Purpose:  To show how agency costs influence the firm’s ownership structure.

Agency costs are the sum of:

  • Monitoring costs incurred by the principal
  • Bonding costs incurred by the agent (costs incurred by the manager to guarantee or to prove his fidelity)
  • The residual loss (monitoring and bonding cannot usually prevent all agency-related problems)

This paper takes a positive approach, seeking to explain contracting methods rather than recommend methods.

A “firm” is a nexus of contracts between individuals, rather than a cohesive body with clear boundaries.  Therefore, firm behavior, like market behavior, is an equilibrium outcome.
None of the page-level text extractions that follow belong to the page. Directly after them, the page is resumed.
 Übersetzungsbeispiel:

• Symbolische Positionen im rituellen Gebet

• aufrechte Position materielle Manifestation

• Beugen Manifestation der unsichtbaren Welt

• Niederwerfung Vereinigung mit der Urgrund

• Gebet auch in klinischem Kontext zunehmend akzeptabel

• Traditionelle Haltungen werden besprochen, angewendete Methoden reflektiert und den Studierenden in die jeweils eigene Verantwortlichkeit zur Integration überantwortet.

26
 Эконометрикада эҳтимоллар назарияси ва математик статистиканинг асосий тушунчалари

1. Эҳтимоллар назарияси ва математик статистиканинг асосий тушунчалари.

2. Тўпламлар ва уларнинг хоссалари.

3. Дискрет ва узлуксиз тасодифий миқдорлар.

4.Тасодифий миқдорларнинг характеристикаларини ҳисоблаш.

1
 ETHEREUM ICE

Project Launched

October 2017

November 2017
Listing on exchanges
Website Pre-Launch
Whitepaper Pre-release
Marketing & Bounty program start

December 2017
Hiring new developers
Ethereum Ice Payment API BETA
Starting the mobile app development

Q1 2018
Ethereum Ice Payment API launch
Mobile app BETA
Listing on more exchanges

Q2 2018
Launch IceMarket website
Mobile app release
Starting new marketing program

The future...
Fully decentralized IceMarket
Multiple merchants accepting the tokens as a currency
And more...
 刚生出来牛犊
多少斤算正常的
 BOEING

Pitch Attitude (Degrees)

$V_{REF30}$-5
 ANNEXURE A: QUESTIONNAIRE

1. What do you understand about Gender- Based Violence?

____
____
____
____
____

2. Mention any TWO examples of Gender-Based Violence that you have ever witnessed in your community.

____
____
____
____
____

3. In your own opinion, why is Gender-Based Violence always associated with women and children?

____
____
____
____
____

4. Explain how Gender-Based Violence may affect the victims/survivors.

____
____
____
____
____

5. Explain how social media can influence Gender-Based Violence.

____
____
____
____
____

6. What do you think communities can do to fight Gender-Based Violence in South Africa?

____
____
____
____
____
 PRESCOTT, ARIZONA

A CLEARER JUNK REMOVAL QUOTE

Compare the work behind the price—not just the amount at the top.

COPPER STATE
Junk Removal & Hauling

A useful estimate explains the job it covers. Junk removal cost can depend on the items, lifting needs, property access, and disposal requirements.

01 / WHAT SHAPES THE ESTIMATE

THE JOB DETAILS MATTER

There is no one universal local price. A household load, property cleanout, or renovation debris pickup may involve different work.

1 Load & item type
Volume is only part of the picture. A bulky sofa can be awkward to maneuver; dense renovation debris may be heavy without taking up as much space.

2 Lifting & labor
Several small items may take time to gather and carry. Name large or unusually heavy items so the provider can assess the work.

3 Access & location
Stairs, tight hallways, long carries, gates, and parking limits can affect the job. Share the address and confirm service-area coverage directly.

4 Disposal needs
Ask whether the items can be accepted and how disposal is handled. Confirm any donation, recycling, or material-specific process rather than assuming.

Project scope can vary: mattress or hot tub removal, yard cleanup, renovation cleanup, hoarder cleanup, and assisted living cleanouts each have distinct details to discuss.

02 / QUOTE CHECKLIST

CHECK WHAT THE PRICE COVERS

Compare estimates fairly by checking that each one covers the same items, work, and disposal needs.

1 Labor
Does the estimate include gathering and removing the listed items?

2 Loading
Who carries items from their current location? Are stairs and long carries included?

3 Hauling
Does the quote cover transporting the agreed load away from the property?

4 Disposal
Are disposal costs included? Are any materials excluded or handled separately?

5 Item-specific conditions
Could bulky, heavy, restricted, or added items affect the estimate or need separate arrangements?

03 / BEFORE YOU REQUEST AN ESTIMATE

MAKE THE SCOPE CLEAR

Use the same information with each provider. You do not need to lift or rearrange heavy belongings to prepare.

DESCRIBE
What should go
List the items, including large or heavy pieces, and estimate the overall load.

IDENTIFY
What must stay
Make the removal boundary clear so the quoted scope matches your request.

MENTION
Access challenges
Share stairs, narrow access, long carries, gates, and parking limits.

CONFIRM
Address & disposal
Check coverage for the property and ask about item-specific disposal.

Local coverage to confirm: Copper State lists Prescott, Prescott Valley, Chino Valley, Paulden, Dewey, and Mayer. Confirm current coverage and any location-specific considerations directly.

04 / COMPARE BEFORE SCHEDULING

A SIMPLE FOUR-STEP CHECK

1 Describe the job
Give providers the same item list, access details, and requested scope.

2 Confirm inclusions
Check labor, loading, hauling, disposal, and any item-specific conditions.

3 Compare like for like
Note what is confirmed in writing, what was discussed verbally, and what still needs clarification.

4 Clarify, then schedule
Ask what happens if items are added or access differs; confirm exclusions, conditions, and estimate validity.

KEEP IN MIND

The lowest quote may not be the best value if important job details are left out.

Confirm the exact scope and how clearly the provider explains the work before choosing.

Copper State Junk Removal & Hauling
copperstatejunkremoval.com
Agency costs of outside equity:

  • If an owner-manager sells a fraction of the firm, his incentive to maximize firm value declines and he will increase his perquisites, thus reducing firm value.
  • In a rational market, equity purchasers of X% of the firm will only pay X times the value they expect the firm to have once the manager increases his perquisites.
  • Firm value is lower after a sale of equity, and since the outside buyer paid a fair price given the expected reduction in firm value, the loss of wealth is entirely imposed on the owner-manager who sold the equity.
  • The manager may be forced to sell equity to raise money for investment, but his total welfare may still increase if the investment is profitable enough.
  • monitoring and bonding can increase firm value and manager wealth regardless of who (principal or agent) incurs the costs.

Agency costs of debt:

  • Consider two investments requiring the same outlay, but with different payoffs and probabilities of success.
  • The high-variance investment, with a higher expected payoff but a lower probability of success, imposes risk on the bondholders.
  • A manager can increase his wealth by promising to invest in the low-variance project, selling bonds, and subsequently investing in the high-variance project.
  • In a rational market, bondholders will expect the manager to do this, so they will not pay the full (low-variance project) price for the bonds.
  • If the manager could fully self-finance, he would choose the high-variance project.
  • If the manager cannot finance the project and must sell bonds, then the bond buyers will not pay enough to finance the high-variance project.  The agency costs are the loss of value associated with forgoing the higher-expected-value project.
  • Monitoring costs (external audits, bond covenants, etc) can sometimes put a burden on the firm.
  • If the manager can produce information for monitors more cheaply than the monitors themselves (having internally collected data simply certified by external auditors), it will be worth it to do so.  This is referred to as bonding.
  • Bankruptcy costs and reorganization costs may also be incurred if the firm cannot meet its debt obligations.

Conclusions:

  • Managers want to spend a lot of money on perks.
  • higher leverage means managers’ equity forms a larger part of the whole, so managers’ incentives are more aligned with shareholders.
  • If all outside financing is debt, or if all is equity, agency costs one way or the other will likely be too high; there is a balancing point.
  • Inside vs. Outside Financing:
    • Inside financing avoids agency costs, but limits the manager’s ability to diversify his personal investments and limits the size of projects he can undertake.
    • Outside financing is often necessary to raise the capital needed for an investment.
    • Outside financing is often preferred by a risk-averse manager who wishes to diversify.